É inegável que nosso país, como muitos outros, ainda enfrenta estruturas profundamente machistas, o que se reflete na sub-representação das mulheres em diversos espaços de decisão, seja no Parlamento, Executivo, Judiciário, e também na iniciativa privada. A luta por representatividade é uma batalha contínua e fundamental.

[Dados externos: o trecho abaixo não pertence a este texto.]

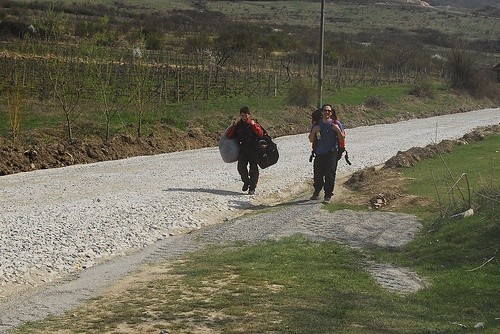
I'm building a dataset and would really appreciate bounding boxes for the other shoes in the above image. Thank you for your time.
[242,179,250,191]
[248,189,254,195]
[324,196,330,204]
[310,194,319,200]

As mulheres que já ocupam esses espaços têm um papel crucial como portas de abertura para novas lideranças femini- nas, possibilitando que outras mulheres alcancem posições de destaque.

Minha trajetória de retorno à Secretaria de Cidadania e Diversidade Cultural, agora sob a liderança de Margareth Menezes, é marcada por uma perspectiva de sororidade e colaboração. Acredito que, nesse momento, estamos vivendo um ciclo feminino, uma conjunção astral que nos inspira a retomar e reativar nossos esforços com confiança.

É importante reconhecer que enfrentamos desafios complexos e que muitas vezes a sociedade civil expressa uma demanda intensa e ansiosa por soluções. Respeito profundamente as demandas, e também reconheço o papel do gestor público na busca por soluções que sejam implementadas com segurança jurídica e efetividade. Ouvir as pessoas é fundamental, afinal, temos de construir políticas públicas tendo como princípio «Nada sobre nós, sem nós». Essa abordagem inclusiva é o lema das pessoas com deficiência, mas vale para todos os segmentos da sociedade.

A sororidade e a dororidade (que trata das dores que unem as mulheres negras para além do machismo), desempenham um papel crucial nesse contexto. As mulheres precisam se apoiar mutuamente, compartilhar experiências e conhecimentos, e unir esforços para superar os desafios que enfrentam. A união das mulheres é uma força transformadora que contribui para construir uma sociedade mais igualitária e justa.

Poderia nos contar mais sobre a iniciativa que você e sua filha criaram, a startup que incentiva as mulheres a alcançarem cargos de poder? Como isso se relaciona com a importância da participação feminina na política e nas políticas públicas?

A iniciativa é uma resposta à necessidade de incentivar e apoiar as mulheres em sua jornada para ocupar cargos de poder, especialmente na esfera política. Reconhecemos que o Brasil ainda enfrenta desafios significativos em termos de representação feminina na política, e estamos em uma posição única para promover mudanças nessa área. Começamos nossa iniciativa durante a pandemia, trabalhando com mais de 200 candidatas a vereadoras para entender as barreiras que as mulheres enfrentam ao entrar na política.

Neste último ciclo, nosso trabalho se estendeu a uma pesquisa mais ampla sobre inovação política promovida por mulheres. Sabemos que as mulheres têm desempenhado um papel fundamental na política brasileira, como evidenciado pela bancada feminina, que completou 10 anos de existência. No entanto, enfrentamos o desafio de não apenas conquistar esses espaços, mas também de mantê-los. A manutenção do poder feminino é fundamental, e projeto é um laboratório de inovação política que promove a criação de redes para estabelecer conexões entre mulheres em diferentes áreas como o judiciário, executivo, parlamento e sociedade civil.

Desde que assumi a Secretaria de Cidadania e Diversidade que não estou mais envolvida na iniciativa, mas a Quero Você Eleita continua comprometida em ampliar e manter a participação feminina na política, como evidenciado no trabalho em torno da PEC da Anistia. Ajudando para que as mulheres estejam envolvidas na esfera pública para garantir que as políticas públicas atendam às suas necessidades e as da sociedade como um todo. Quando investimos nas mulheres, investimos em toda a sociedade, e estamos comprometidas em ampliar essa polifonia e promover a equidade de gênero em todos os setores.